Al Sikes is the former Chair of the Federal Communications Commission under George H.W. Bush. Al recently published Culture Leads Leaders Follow published by Koehler Books.
Bob Parker says
I, too, am not a monetarist, in fact, I’m not even an economist. I’m a retiree and avid reader of economists, both liberal and conservative, most of whom support a larger rather than a smaller pandemic support bill. Additionally, I understand that a large portion of our countrymen are hurting and need help. I find Mr. Sikes’ argument unconvincing, particularly given that the largest portion of our nation’s increased debt was the consequence of an ill-advised tax break passed by, wait for it, a partisan vote using the budget reconciliation process. Go figure, I guess what was good for the goose is not good for the gander. That tax bill did little to help the middle class, and forget about help those below, and it did little to promote sustained economic growth. What it did accomplish was to add a projected $11 trillion to the national debt over the next 10 years, benefitting the well-off while proving little (if any) benefit to those who are less well off. Yes, while we need to keep our national debt in mind, many (?most) economists believe that the overall strength of our economy provides a cushion the minimize the risk of a further short-term increase in national debt. Maybe the better way to balance or debt issue with the need to help those who need help is to revise the recent tax breaks to moderate the costs of providing pandemic-related support to our country. Yes, a bipartisan approach to legislation is desirable, but the call for “unity” and “bipartisanship” by Congressional Republicans is, to me, disingenuous given their lack of concern when adding a much larger amount to our deficit in 2017. I am a retired physician and my entire career I had to balance the need for treatment now with potential risks of those treatments in the future. Our country (countrymen) has a problem now that must be addressed, we must have faith that we, as a country, can deal with those potential future problems if, and when, they occur.
Carol Voyles says
And there may be a reason that Republicans rarely mention debt while in office. Republican administrations have created nearly 3x as much debt as a share of our economy since 1980.
Tom Hill says
Al,
I love your questions as I believe they go to the heart of spending(stimulus) vs debt and deficits. We all know spending to much brings our house down. Debt seems to goose economies on the short run, but it can bring them down(Argentina, Venez) or at least cause slow growth(Japan) in the long run.

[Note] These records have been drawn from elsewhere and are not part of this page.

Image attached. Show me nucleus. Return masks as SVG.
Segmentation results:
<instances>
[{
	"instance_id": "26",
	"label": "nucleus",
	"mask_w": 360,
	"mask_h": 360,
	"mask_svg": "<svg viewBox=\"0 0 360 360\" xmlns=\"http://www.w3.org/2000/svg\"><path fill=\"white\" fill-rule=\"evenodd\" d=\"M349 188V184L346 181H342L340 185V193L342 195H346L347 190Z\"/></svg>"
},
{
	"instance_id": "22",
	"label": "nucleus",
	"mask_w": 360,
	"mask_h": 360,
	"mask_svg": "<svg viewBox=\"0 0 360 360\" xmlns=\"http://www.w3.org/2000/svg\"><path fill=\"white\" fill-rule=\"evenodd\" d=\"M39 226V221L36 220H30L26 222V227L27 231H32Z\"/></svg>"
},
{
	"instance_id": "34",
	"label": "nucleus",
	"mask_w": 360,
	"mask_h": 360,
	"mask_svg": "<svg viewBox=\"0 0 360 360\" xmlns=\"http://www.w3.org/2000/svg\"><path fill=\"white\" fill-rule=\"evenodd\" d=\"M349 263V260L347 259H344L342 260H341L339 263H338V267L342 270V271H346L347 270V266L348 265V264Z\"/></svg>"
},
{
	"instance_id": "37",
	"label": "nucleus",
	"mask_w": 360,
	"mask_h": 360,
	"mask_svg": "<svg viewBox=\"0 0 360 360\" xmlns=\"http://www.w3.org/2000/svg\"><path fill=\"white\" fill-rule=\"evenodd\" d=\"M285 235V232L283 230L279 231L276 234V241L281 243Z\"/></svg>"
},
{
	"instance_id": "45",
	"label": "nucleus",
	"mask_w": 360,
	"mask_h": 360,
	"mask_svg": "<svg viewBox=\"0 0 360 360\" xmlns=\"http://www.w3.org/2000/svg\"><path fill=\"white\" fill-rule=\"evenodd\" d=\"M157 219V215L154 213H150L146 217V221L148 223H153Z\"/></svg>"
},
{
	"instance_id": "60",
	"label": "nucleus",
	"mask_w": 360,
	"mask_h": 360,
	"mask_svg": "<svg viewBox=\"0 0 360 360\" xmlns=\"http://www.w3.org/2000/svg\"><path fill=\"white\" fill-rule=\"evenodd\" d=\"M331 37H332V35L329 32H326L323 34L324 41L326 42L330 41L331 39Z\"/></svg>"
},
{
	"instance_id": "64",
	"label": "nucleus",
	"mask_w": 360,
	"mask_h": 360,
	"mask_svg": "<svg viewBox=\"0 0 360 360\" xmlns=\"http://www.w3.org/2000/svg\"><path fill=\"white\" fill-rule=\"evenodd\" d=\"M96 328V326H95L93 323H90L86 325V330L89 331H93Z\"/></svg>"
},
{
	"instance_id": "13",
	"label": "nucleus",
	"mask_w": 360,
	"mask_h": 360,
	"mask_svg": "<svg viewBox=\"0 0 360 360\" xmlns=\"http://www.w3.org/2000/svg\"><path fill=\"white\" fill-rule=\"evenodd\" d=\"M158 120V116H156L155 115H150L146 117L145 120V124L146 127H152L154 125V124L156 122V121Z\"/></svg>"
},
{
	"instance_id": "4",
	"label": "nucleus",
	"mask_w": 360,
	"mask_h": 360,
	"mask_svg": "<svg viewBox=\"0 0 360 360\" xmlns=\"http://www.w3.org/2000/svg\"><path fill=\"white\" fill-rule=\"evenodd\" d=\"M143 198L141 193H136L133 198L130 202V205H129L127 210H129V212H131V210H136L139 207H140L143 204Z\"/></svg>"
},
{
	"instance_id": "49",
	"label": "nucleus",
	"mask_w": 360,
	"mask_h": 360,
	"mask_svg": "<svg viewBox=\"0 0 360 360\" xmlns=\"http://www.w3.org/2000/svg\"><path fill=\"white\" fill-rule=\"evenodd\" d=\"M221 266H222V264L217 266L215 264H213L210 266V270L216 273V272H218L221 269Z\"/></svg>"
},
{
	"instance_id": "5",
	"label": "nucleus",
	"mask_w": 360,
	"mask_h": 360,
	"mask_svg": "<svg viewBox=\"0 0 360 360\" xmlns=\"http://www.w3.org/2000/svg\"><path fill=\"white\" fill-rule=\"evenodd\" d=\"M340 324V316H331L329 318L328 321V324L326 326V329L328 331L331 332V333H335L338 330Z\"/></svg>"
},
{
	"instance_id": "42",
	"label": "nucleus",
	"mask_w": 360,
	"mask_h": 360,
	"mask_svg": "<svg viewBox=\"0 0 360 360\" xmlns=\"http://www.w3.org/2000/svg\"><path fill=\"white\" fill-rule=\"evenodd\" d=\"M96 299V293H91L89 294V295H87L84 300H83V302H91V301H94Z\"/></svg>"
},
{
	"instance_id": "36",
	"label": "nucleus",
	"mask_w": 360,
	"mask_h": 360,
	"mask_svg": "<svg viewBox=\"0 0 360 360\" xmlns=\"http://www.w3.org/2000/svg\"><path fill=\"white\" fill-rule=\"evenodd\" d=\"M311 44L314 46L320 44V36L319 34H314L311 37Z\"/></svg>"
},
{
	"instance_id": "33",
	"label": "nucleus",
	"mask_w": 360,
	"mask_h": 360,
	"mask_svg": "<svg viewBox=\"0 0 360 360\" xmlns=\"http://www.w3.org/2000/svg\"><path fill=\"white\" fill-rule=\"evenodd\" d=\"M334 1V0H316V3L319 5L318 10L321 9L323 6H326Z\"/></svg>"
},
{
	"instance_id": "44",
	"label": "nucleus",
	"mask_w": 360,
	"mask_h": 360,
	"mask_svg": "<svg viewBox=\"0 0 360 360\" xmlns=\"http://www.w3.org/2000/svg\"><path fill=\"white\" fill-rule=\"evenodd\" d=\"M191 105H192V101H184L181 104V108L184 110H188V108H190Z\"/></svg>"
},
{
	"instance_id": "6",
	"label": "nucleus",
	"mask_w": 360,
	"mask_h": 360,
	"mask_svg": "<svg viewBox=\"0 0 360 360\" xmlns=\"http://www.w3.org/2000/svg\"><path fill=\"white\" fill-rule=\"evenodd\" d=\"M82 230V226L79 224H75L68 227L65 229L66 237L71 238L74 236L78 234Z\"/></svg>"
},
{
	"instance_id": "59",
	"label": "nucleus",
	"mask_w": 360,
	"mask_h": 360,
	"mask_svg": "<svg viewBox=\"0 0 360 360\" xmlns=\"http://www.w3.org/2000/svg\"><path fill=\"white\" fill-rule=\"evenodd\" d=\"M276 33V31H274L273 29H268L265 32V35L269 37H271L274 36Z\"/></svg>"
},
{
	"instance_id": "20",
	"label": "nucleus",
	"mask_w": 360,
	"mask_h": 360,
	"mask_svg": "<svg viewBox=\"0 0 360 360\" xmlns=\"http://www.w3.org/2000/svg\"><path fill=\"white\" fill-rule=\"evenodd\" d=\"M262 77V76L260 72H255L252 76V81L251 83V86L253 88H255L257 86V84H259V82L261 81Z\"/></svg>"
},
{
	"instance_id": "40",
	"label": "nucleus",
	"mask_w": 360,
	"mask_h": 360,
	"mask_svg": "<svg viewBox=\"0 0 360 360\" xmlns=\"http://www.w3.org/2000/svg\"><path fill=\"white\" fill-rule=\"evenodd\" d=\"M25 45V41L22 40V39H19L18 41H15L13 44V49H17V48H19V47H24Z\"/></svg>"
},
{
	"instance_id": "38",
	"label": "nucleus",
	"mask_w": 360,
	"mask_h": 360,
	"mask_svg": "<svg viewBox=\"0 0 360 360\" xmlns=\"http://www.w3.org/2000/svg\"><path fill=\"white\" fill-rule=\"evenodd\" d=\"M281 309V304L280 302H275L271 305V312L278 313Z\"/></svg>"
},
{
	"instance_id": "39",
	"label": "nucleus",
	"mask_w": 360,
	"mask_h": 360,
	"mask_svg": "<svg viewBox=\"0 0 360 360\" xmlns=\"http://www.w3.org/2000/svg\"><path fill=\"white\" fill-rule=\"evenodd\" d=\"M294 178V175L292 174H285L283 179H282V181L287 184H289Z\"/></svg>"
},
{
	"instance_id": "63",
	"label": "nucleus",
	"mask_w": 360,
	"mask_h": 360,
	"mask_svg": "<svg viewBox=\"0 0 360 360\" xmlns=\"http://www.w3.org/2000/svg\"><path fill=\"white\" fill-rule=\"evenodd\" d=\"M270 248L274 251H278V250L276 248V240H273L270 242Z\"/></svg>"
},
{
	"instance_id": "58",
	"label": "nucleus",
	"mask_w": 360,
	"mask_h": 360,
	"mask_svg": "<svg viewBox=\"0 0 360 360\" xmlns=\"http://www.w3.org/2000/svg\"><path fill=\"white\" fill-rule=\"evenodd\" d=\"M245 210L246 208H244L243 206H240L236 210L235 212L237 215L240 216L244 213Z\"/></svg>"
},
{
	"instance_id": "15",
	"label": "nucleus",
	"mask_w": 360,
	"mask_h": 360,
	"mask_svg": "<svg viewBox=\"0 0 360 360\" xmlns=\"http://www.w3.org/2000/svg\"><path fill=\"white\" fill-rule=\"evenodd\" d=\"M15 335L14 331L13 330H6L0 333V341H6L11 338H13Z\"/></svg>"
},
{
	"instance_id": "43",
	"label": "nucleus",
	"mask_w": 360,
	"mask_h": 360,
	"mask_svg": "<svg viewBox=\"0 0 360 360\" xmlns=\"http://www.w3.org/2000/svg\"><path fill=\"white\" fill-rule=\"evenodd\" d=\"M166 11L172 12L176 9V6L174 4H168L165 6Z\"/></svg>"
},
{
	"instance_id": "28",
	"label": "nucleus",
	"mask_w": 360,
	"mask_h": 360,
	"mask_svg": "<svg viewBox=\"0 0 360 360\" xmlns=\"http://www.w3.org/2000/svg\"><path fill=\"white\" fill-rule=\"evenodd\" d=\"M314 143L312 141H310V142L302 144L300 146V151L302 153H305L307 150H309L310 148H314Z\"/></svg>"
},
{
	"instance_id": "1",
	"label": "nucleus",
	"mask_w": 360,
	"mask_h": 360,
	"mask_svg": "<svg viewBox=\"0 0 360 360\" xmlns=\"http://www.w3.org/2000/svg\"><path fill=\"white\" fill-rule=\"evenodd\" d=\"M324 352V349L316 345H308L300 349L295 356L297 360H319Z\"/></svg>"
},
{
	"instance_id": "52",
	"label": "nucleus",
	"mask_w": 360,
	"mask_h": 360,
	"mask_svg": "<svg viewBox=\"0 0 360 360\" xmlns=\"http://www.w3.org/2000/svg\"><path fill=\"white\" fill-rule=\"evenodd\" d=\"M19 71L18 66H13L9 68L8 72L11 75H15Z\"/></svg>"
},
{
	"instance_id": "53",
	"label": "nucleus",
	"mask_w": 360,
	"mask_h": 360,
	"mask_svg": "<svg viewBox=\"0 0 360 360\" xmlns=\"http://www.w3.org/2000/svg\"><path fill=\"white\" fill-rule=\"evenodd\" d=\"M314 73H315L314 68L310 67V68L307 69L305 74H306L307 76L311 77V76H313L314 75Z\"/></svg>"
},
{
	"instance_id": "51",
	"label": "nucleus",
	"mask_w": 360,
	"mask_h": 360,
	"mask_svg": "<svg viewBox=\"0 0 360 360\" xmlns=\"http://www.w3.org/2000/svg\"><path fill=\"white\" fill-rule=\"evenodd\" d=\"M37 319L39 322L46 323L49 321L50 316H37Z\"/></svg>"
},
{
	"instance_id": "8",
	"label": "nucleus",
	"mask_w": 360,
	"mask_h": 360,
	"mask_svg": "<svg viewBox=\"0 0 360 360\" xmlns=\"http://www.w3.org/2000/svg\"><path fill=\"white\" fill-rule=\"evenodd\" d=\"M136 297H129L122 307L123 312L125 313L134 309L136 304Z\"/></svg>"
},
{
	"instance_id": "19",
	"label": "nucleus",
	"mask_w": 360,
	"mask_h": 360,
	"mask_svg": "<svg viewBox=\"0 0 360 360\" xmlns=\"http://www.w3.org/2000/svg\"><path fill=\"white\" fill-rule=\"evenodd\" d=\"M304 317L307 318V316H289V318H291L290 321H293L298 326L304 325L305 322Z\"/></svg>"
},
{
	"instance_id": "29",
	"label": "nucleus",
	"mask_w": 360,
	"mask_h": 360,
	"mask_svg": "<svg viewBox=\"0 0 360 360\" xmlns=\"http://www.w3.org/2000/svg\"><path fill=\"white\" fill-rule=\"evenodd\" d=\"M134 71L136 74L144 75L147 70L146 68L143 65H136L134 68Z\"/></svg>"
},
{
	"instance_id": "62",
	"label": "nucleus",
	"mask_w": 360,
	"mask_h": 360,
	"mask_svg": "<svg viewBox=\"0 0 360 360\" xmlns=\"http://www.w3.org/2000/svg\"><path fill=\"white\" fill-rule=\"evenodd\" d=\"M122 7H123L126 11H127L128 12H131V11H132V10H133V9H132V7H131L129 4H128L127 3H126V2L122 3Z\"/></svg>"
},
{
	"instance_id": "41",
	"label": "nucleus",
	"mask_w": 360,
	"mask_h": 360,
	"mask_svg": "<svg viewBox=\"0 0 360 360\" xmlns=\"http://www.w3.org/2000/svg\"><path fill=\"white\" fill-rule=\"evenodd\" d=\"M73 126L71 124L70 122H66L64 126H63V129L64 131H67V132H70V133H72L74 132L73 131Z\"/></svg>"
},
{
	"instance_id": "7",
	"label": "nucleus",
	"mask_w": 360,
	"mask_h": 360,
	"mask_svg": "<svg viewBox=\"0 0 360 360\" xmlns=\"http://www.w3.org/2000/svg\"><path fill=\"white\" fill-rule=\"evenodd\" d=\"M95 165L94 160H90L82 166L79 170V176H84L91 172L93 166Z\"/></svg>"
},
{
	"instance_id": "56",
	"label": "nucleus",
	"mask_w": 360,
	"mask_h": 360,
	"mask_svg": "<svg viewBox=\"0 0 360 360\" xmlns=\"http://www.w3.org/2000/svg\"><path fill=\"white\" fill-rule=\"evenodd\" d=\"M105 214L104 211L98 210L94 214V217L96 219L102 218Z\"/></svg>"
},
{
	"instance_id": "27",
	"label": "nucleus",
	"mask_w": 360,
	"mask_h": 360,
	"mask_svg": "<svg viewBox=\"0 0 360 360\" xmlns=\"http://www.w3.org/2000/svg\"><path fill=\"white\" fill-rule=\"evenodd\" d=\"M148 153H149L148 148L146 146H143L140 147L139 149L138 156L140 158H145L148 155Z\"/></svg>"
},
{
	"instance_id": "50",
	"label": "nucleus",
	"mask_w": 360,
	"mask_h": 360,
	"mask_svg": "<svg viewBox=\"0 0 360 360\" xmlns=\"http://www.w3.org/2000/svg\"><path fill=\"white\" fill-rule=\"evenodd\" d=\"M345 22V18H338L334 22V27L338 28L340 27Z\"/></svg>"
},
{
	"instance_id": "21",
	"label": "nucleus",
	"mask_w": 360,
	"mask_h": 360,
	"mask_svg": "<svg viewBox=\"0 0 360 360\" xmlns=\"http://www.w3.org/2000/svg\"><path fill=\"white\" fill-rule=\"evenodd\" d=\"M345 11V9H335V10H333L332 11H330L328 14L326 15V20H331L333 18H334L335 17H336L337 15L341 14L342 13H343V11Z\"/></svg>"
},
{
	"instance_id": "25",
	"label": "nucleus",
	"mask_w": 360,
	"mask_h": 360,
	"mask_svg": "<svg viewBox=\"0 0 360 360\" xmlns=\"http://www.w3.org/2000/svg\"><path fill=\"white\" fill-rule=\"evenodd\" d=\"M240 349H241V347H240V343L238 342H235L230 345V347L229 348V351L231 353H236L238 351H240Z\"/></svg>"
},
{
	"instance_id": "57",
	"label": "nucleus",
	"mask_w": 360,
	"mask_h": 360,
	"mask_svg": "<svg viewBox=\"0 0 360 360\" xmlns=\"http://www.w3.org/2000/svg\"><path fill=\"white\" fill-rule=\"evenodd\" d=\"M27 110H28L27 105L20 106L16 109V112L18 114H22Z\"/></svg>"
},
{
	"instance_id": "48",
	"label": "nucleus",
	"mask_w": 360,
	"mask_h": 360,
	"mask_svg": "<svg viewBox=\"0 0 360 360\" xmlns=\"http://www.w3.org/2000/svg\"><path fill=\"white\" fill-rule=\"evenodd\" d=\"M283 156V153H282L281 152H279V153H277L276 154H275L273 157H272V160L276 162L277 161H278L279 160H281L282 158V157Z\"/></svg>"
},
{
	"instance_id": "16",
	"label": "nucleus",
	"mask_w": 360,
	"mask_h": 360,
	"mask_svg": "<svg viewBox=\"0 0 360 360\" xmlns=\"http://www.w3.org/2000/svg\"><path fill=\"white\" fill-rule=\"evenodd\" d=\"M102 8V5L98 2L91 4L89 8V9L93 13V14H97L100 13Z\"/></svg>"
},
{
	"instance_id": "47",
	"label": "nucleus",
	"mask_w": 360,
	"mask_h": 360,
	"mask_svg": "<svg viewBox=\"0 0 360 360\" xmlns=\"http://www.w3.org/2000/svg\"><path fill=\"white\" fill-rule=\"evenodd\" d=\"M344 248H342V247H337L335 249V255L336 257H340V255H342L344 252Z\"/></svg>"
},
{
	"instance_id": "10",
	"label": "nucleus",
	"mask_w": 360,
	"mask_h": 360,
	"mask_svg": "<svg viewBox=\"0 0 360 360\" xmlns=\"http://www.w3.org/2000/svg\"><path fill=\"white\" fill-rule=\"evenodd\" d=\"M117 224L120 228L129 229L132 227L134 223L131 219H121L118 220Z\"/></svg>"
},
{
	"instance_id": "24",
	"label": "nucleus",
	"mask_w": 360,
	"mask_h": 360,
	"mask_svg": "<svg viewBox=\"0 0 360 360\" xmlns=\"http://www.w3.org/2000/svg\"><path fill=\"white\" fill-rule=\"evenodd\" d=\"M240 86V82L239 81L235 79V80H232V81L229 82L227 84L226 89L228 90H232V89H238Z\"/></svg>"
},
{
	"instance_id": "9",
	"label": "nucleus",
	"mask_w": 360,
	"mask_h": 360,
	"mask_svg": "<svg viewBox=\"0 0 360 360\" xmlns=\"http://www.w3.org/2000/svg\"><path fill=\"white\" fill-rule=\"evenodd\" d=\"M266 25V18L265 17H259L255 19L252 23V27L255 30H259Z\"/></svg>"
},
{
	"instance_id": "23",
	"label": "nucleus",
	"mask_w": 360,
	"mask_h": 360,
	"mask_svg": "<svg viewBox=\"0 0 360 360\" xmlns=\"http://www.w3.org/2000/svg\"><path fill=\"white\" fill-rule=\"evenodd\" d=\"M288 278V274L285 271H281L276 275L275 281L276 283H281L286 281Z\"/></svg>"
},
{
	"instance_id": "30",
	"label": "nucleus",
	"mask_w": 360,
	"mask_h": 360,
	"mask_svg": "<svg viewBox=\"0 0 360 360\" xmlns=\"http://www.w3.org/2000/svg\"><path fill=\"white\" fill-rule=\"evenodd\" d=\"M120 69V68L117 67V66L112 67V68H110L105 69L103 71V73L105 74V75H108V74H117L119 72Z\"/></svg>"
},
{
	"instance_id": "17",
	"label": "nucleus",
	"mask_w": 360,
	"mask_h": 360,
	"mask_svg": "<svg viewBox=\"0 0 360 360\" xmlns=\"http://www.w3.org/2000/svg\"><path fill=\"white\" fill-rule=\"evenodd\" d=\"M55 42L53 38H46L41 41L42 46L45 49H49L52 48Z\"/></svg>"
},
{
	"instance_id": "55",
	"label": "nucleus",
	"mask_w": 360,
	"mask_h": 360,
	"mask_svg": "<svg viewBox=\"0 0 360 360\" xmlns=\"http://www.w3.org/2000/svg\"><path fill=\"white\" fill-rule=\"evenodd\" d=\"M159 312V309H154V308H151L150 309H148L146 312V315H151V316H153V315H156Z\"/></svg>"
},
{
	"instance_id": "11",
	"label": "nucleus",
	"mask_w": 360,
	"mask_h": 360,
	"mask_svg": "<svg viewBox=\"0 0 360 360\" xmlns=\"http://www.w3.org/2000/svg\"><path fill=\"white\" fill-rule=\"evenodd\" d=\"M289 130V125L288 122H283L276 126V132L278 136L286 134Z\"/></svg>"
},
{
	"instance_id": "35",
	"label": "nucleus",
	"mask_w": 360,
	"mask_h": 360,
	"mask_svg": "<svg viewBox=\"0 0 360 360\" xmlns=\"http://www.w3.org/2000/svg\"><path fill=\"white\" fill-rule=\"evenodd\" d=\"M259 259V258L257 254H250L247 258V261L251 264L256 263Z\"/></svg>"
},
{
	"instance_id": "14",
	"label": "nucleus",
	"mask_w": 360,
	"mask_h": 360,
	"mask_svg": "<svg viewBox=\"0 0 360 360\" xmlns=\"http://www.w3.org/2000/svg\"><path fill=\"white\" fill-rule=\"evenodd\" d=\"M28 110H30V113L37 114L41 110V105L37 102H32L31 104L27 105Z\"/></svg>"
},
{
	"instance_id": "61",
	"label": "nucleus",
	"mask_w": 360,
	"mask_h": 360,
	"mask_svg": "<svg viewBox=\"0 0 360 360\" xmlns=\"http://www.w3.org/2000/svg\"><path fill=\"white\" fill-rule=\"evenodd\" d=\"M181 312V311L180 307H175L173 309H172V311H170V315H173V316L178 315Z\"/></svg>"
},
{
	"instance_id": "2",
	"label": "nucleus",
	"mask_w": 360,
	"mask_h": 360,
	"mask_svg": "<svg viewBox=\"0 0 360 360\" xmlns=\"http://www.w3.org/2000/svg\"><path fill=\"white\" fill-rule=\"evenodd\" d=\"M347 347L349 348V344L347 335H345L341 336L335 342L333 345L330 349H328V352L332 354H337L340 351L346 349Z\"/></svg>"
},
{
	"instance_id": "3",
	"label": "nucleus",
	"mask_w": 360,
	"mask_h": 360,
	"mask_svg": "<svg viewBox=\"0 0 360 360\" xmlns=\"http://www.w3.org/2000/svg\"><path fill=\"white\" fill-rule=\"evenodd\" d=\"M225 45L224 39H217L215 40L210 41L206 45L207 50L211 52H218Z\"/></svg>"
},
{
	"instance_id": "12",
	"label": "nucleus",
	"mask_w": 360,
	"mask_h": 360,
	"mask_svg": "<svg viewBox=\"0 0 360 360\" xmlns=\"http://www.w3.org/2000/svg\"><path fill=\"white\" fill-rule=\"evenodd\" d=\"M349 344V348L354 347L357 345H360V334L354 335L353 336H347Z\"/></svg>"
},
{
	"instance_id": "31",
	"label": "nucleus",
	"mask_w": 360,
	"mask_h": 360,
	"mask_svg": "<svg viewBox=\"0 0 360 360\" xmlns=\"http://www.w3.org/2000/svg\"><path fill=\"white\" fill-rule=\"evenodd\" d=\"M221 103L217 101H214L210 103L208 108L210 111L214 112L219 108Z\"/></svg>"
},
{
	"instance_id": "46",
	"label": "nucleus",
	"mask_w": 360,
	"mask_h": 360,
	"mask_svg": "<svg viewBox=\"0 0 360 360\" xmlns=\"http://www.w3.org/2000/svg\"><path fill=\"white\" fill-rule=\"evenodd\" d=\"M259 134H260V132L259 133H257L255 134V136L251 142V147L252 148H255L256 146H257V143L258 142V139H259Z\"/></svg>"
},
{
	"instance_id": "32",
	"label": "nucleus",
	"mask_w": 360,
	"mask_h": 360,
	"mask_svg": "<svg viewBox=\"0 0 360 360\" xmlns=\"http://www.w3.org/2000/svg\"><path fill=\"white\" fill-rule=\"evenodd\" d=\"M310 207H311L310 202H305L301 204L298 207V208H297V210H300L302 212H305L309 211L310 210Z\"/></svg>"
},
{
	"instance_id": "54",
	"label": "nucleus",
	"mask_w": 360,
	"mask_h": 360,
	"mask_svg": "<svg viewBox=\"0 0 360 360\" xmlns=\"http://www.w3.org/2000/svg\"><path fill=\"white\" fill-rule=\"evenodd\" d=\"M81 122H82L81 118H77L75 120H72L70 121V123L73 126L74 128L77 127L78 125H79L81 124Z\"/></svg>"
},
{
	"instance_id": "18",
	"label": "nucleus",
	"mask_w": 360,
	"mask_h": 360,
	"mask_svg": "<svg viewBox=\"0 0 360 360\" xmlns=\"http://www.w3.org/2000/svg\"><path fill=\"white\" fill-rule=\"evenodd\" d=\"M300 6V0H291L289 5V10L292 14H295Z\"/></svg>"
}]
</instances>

It is interesting to look at debt as a percentage of GDP and how it effects growth. For instance, Japan has debt that is 237% of GDP and their 5 year growth ended in 2018 is .8%. Venezuela is at 175% of GDP and their 5 year growth ended in 2018 is negative 12% a year. Italy is 132% of GDP and their 5 year growth is +.9% year. The US debt is 106% of GDP and our 5 year growth is +2.4% a year. The UK debt is 87% of GDP and growth is +1.4% a year. Germany’s debt is 60% and growth is +1.9%. China’s debt is 50% of GDP and their growth is +6.9%. I might add a caveat that I am never sure we can believe China’s figures as honesty and truth is highly suspect in China. And finally from one of the 5 freest countries in the world, New Zealand, their debt is 29% of their GDP and their growth is +3.4%. These figures are for the 5 years ended in 2018.
So what can we deduce from these figures? The higher the debt generally the slower the growth. So do we continue to spend($1.9 trillion for covid stimulus and perhaps another $2 trillion on infrastructure) or do we dial back some. Will too much spending effect our currency? History would tell us that if our debt continues to grow it is likely that our currency(the US dollar) will decline. The difficulty, of course, is that we are in a crisis and it will take extraordinary leadership to navigate it.
Thank you for bringing up these important topics.